__Excerpt__
Segment Open

3.             Information Rights.

 

3.1     Delivery of Financial Statements. So long as the Investors or their Affiliates own, in the aggregate, at least five percent (5%) of the Company’s outstanding Common Stock (on an as-converted basis), the Company shall deliver to each Investor, provided that the Board of Directors has not reasonably determined that such Investor is a competitor of the Company:

 

(a)     as soon as practicable, but in any event within one hundred twenty (120) days after the end of each fiscal year of the Company, (i) a balance sheet as of the end of such year, (ii) statements of income and of cash flows for such year, and a comparison between (x) the actual amounts as of and for such fiscal year and (y) the comparable amounts for the prior year and as included in the Budget (as defined in Subsection 3.1(c)) for such year, with an explanation of any material differences between such amounts and a schedule as to the sources and applications of funds for such year, and (iii) a statement of stockholders’ equity as of the end of such year, all such financial statements audited and certified by independent public accountants of regionally recognized standing selected by the Company if requested by the Board of Directors; 

 

(b)     as soon as practicable, but in any event within forty-five (45) days after the end of each of the first three (3) quarters of each fiscal year of the Company, unaudited statements of income and of cash flows for such fiscal quarter, and an unaudited balance sheet and a statement of stockholders’ equity as of the end of such fiscal quarter, all prepared in accordance with GAAP (except that such financial statements may (i) be subject to normal year-end audit adjustments and (ii) not contain all notes thereto that may be required in accordance with GAAP); and

 

(c)     as soon as practicable, but in any event thirty (30) days before the end of each fiscal year, a budget and annual operating plan for the next fiscal year (collectively, the “Budget”), prepared on a monthly basis, including balance sheets, income statements, and statements of cash flow for such months and, promptly after prepared, any other budgets or revised budgets prepared by the Company.

Segment Closed

__Dataset content__
Segment Open

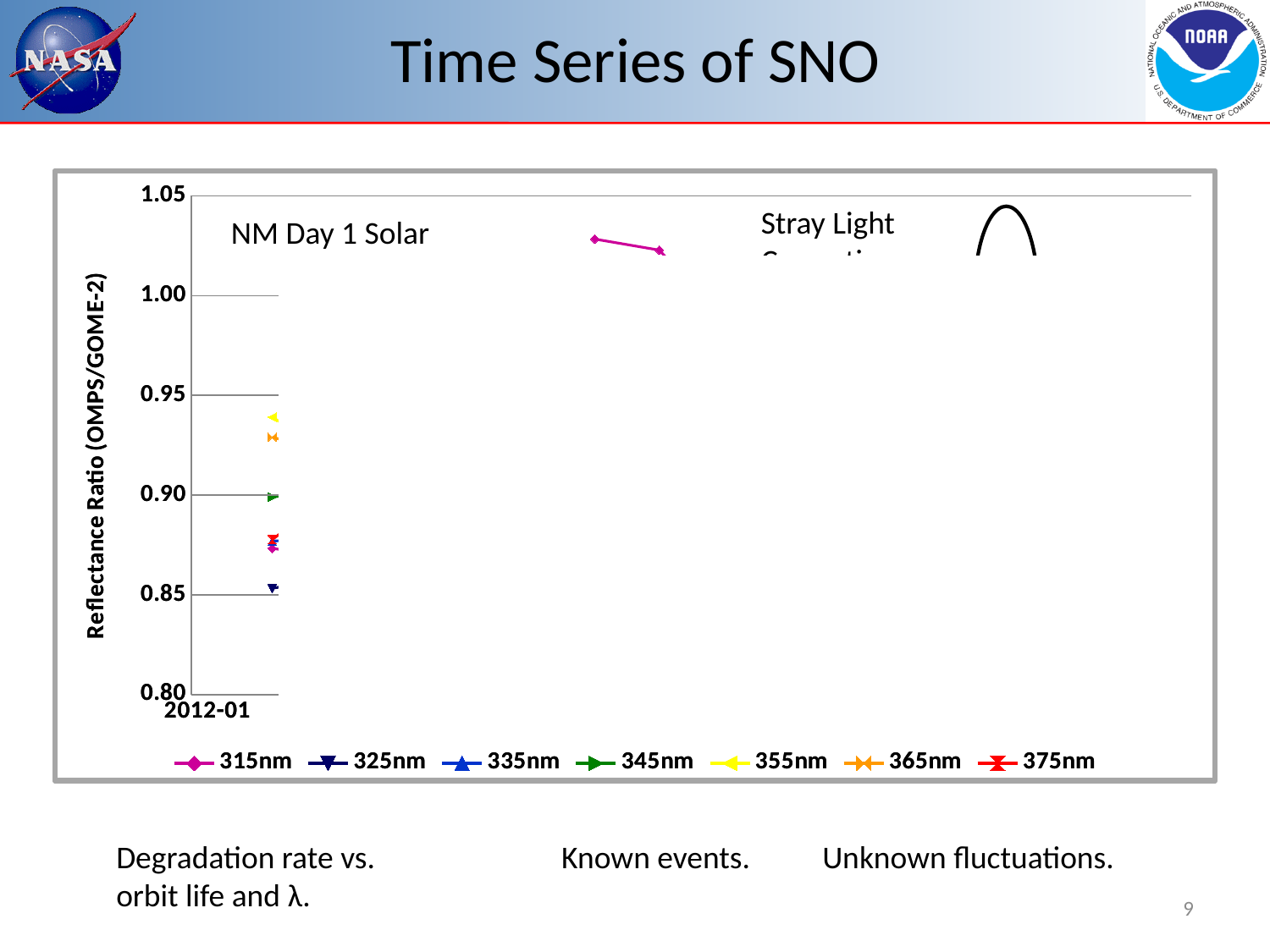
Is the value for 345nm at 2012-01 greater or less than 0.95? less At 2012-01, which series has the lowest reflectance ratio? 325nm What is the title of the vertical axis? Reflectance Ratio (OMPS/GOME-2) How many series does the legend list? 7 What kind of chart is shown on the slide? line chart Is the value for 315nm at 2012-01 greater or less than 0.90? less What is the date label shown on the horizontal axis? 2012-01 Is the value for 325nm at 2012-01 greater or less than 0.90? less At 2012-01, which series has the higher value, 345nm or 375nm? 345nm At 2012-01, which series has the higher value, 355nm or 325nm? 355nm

Segment Closed

__Problem__
Carry on the information rights provisions from the point where they end, in the same contractual style.

__Response__
 

 

15

 

 

If, for any period, the Company has any subsidiary whose accounts are consolidated with those of the Company, then in respect of such period, the financial statements delivered pursuant to the foregoing sections shall be the consolidated and consolidating financial statements of the Company and all such consolidated subsidiaries. 

 

Notwithstanding anything else in this Subsection 3.1 to the contrary, the Company may cease providing the information set forth in this Subsection 3.1 during the period starting with the date thirty (30) days before the Company’s good-faith estimate of the date of filing of a registration statement if it reasonably concludes it must do so to comply with the SEC rules applicable to such registration statement and related offering; provided that the Company’s covenants under this Subsection 3.1 shall be reinstated at such time as the Company is no longer actively employing its commercially reasonable efforts to cause such registration statement to become effective.

 

3.2     Inspection. So long as the Investors or their Affiliates own, in the aggregate, at least five percent (5%) of the Company’s outstanding Common Stock (on an as-converted basis), the Company shall permit each Investor, at such Investor’s expense, to visit and inspect the Company’s properties; examine its books of account and records; and discuss the Company’s affairs, finances, and accounts with its officers, during normal business hours of the Company as may be reasonably requested by the Investor; provided, however, that the Company shall not be obligated pursuant to this Subsection 3.2 to provide access to any information that it reasonably and in good faith considers to be a trade secret or confidential information (unless covered by an enforceable confidentiality agreement, in form acceptable to the Company) or the disclosure of which would adversely affect the attorney-client privilege between the Company and its counsel. 

 

3.3     Termination of Information Rights. The covenants set forth in Subsection 3.1 and Subsection 3.2 shall terminate and be of no further force or effect (i) immediately before the consummation of the Qualified Public Offering or a Qualified Merger, whichever event occurs first.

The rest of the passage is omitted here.